Im Café mit Ian und Anne

Last Updated on 5. März 2022 by Mirjam Wicki

Von Vergangenheit, Gegenwart und Zukunft

Heute treffe ich mich in meinem Café mit Ian und Anne. Ian ist neben Alexa die Hauptfigur in meinen Romanen «Die andere Seite von SCHWARZ» und «Die Aussicht auf BUNT», Anne ist seine Mutter. Da die Romane in einem Zeitraum von beinahe vierzig Jahren spielen, lernt man beide Charaktere in den Büchern während verschiedener Lebensphasen kennen.

Inhaltshinweis: In diesem Blogbeitrag kommen die Themen Depressionen und ein verdrängtes Kindheitstrauma vor.

Hei, ihr Lieben, schön euch wieder einmal zu sehen. Herzlich willkommen in meinem Café!

◆ ◆ ◆ ◆ ◆ ◆ ◆

Liste alle Personennamen auf, die im Ausgangstext vorkommen.

- _DATENBLOCK_
◆ ◆ ◆ ◆ ◆ ◆ ◆

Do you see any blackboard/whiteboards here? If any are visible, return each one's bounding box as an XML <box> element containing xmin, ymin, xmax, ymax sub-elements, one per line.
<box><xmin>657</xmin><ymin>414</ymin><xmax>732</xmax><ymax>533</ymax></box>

◆ ◆ ◆ ◆ ◆ ◆ ◆

- _ANTWORT ZUR AUFGABE_
Mirjam Wicki, Ian, Anne, Alexa